Meeting delivery times is another way to maintain those relationships. Every tool moving through West Ohio is bar coded and scanned as it completes the intended operation at each station. It all feeds into a central computer that can track where every job is. About 95–98% of their business is within the 4–6 week delivery window, but they do offer faster service at a premium. Their basic philosophy is to partner with the customer to make tool improvements and then to keep them out of crisis mode. If a crisis does occur, West Ohio maintains an inventory of raw bar stock and can cut and prep blanks in-house.     

       

Presetting Boosts Production

Walking around a shop full of CNC mills, lathes, centerless grinders, a metrology lab, and special metal-treating equipment, it's obvious that engine valves are not a commodity item in the NASCAR, NHRA, and F1 worlds.  

Xceldyne Technologies (Thomasville, NC) is arguably the world leader in high-performance valve train part production, and in the machining of other racing components. It has invested significantly in manufacturing equipment to produce titanium valves for these high-performance applications, producing hundreds of valves per day, every day.

For Nextel Cup engines, valves are changed out after every race, every weekend. Valve-train parts include titanium valve locks, valve seats, retainers, guides, and other ancillary products that support the valve. Other parts produced by Xceldyne are fuel pumps, cam drives, and various prismatic engine and suspension components. They are machined on vertical and horizontal milling centers in a production environment, and by CNC milling in the R&D department.

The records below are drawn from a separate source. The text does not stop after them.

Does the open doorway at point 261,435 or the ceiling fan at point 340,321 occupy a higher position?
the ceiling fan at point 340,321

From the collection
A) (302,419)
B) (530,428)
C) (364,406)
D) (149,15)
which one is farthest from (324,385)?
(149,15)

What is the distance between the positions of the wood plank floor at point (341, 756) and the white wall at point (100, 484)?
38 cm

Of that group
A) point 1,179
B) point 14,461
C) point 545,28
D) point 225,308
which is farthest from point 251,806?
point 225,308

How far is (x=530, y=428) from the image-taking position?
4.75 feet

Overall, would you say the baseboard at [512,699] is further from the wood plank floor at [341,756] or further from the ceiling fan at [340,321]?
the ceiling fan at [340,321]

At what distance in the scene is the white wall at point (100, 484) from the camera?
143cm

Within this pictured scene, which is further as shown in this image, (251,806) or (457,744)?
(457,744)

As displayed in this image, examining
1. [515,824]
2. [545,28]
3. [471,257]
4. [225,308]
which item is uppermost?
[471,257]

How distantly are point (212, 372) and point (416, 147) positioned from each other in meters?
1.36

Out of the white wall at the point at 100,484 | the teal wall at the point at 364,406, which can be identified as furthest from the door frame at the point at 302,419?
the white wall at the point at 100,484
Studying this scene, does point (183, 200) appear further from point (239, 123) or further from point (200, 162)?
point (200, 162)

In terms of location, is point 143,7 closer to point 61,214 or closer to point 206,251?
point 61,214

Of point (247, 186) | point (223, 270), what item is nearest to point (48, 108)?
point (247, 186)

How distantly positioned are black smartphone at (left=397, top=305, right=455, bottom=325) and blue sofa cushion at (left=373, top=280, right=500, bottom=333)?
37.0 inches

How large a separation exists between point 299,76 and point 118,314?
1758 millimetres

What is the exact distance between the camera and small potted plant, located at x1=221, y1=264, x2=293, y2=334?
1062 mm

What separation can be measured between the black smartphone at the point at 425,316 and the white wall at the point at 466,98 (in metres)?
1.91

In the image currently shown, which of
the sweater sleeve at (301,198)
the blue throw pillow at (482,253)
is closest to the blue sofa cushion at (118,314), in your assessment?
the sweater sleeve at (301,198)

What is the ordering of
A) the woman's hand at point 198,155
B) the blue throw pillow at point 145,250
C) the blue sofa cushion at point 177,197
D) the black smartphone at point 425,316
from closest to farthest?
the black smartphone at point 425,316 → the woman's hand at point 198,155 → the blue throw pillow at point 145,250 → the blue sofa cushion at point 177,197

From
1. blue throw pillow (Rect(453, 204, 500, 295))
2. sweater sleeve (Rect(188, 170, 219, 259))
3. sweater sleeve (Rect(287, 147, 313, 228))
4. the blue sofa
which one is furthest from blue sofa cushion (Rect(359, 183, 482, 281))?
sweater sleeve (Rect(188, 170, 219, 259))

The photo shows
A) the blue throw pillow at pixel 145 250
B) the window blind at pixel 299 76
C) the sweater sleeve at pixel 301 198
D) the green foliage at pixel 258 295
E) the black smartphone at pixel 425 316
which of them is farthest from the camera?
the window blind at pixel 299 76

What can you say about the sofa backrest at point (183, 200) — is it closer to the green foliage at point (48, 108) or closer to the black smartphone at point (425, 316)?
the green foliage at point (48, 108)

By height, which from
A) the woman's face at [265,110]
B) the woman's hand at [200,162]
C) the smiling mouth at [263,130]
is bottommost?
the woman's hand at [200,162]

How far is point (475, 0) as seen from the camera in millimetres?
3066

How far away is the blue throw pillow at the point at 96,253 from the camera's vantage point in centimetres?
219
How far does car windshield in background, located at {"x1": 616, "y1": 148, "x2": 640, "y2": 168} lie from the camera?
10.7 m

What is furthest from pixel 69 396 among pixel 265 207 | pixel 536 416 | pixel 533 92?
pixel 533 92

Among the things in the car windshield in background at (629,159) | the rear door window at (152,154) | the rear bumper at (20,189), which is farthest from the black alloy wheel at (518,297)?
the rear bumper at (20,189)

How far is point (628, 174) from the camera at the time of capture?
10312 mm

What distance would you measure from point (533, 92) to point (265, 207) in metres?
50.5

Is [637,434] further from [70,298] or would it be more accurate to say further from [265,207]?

In the last three years, the plant has expanded to 35,000 ft2 (3252 m2), and all the equipment on the floor is less than four years old. In all, the company is operating 55 CNC machines to accomplish its work, supported by a state-of-the-art metrology lab.

With that kind of demand for its products, Xceldyne sought a way to get more production out of its machining centers. One of the bottlenecks it identified was measuring or touching-off tools on the machining centers to measure offsets. When the machines were doing that, they were not making chips.

Production time was lost, Xceldyne estimated, perhaps as much as 10% of the machine time. Ten percent of a two-shift day could be up to two hr of machine time.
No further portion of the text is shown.